In this breakthrough study, a team of researchers from Murdoch Children’s Research Institute turned stem cells from human skin into multiple cell types found in kidneys. The newly developed tissue, which is similar to the kidney of a human embryo, contained collecting ducts and blood-filtering units called nephrons, according to the researchers.
The researchers, which detailed their findings in the journal Nature, clarified that the tissue is not a viable organ and cannot be transplanted yet into sick patients. However, they said that the “organoid” may be useful for other purposes such as replacing animals in drug toxicity tests.
According to the team, a series of experiments was conducted to perfect the chemical signals that the stem cells need to receive to form early stage collecting ducts and nephrons. The scientists said that the cells clumped together into primitive kidneys over nearly three weeks in culture. “They spontaneously formed complex kidney organoids,” the researchers said in the journal.

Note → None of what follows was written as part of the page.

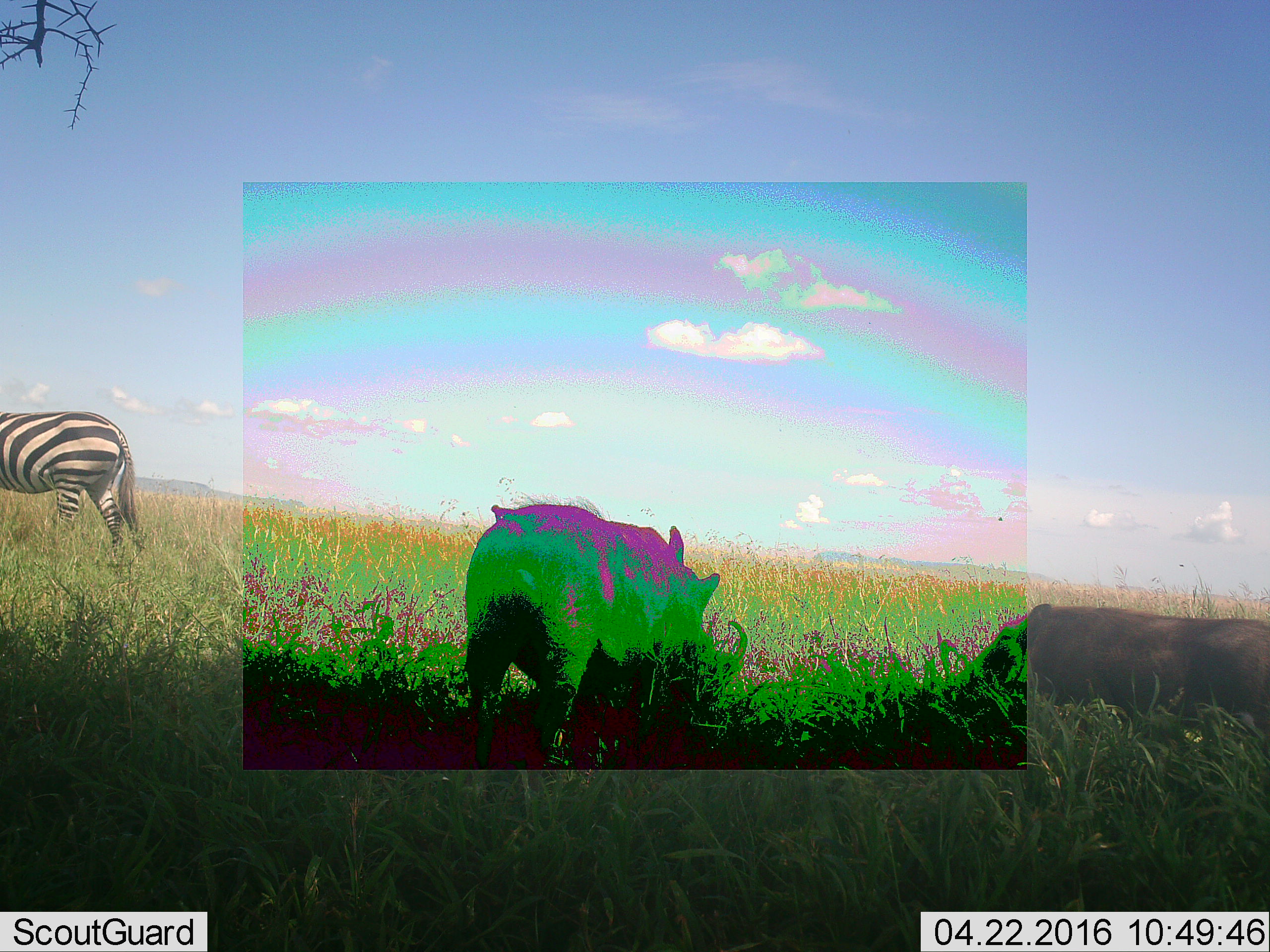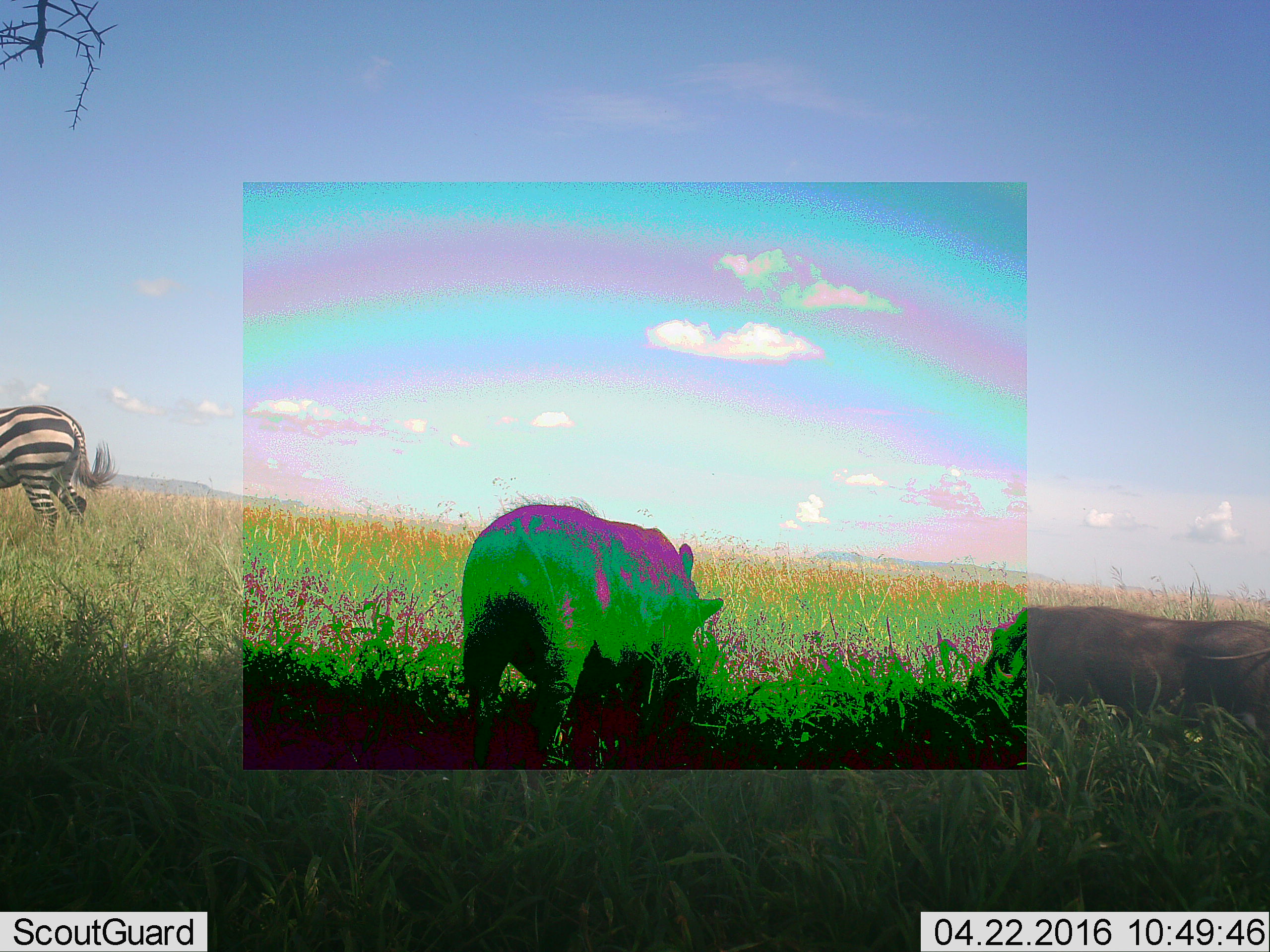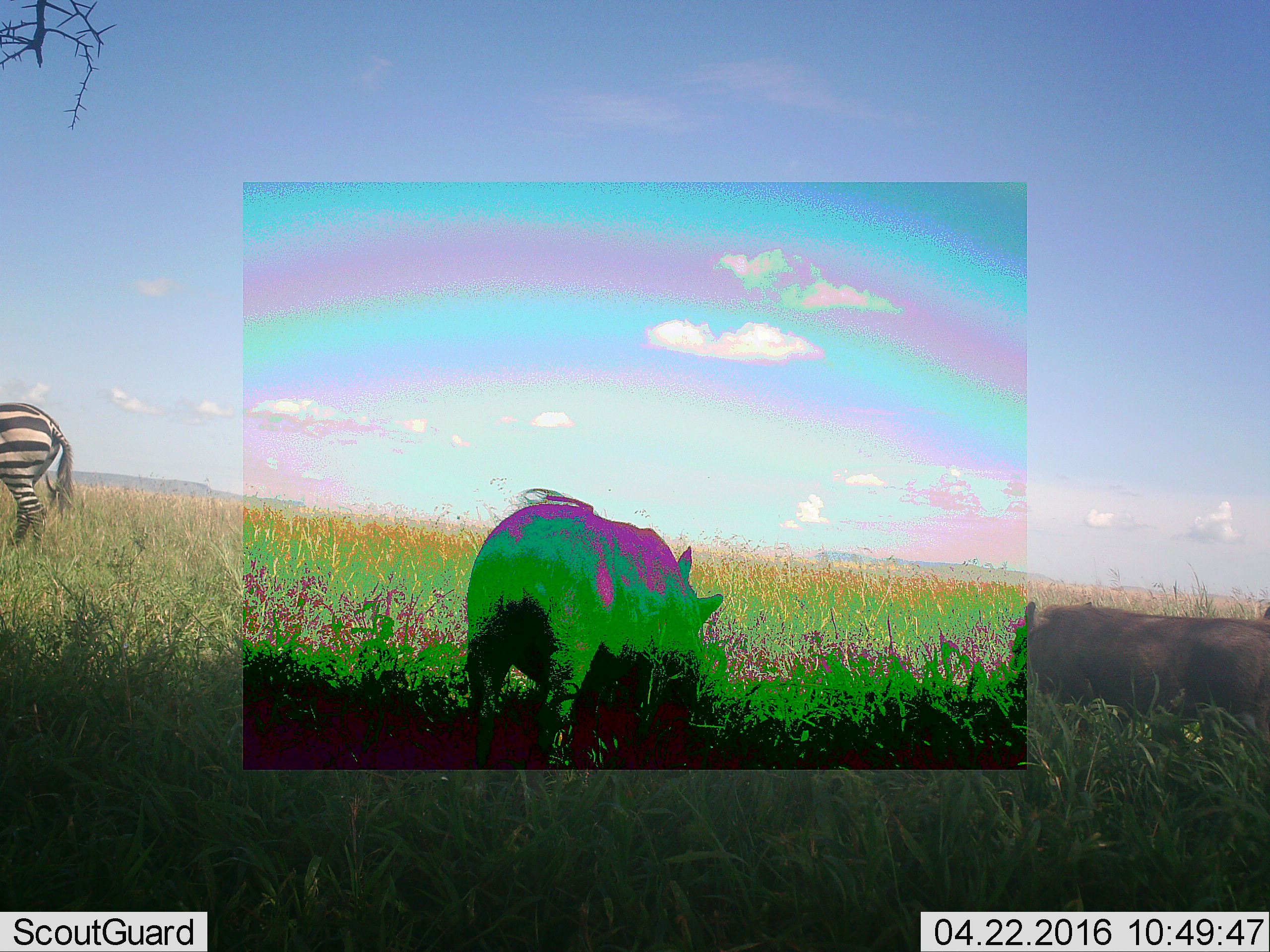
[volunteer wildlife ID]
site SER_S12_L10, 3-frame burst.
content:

In 2013, the team marked a major medical advancement when they grew the world’s first mini-kidney in a dish. However, their earlier work only had two key cell types, while the recent one is already complex and more like a real kidney.
It has long been the medical field’s objective to create human organs from cells, considering the critical shortage of donor organs to replace those damaged by accident or disease. The process is complicated and challenging, especially in organs composed of a multitude of different cell types such as the kidney, which has more than 20.
In an accompanying article in the same journal, University of Edinburgh anatomy expert Jamie Davies writes that the work represents an important step toward building stem-cell-derived kidneys. “There is a long way to go until clinically useful transplantable kidneys can be engineered,” he says.
According to Davies, however, the organoids may already fulfill a completely different medical need, which is testing the safety of new drugs for humans. He said that the cell types that are most vulnerable to damage by drugs are present in the organoids.
Stem cells are primitive cells. As they develop, they grow into the various specialised cells that make up the different organs, such as the brain, heart and kidney. There have been previous studies that attempted to grow organoid stomachs, livers, retinas and brain and heart tissue from stem cells.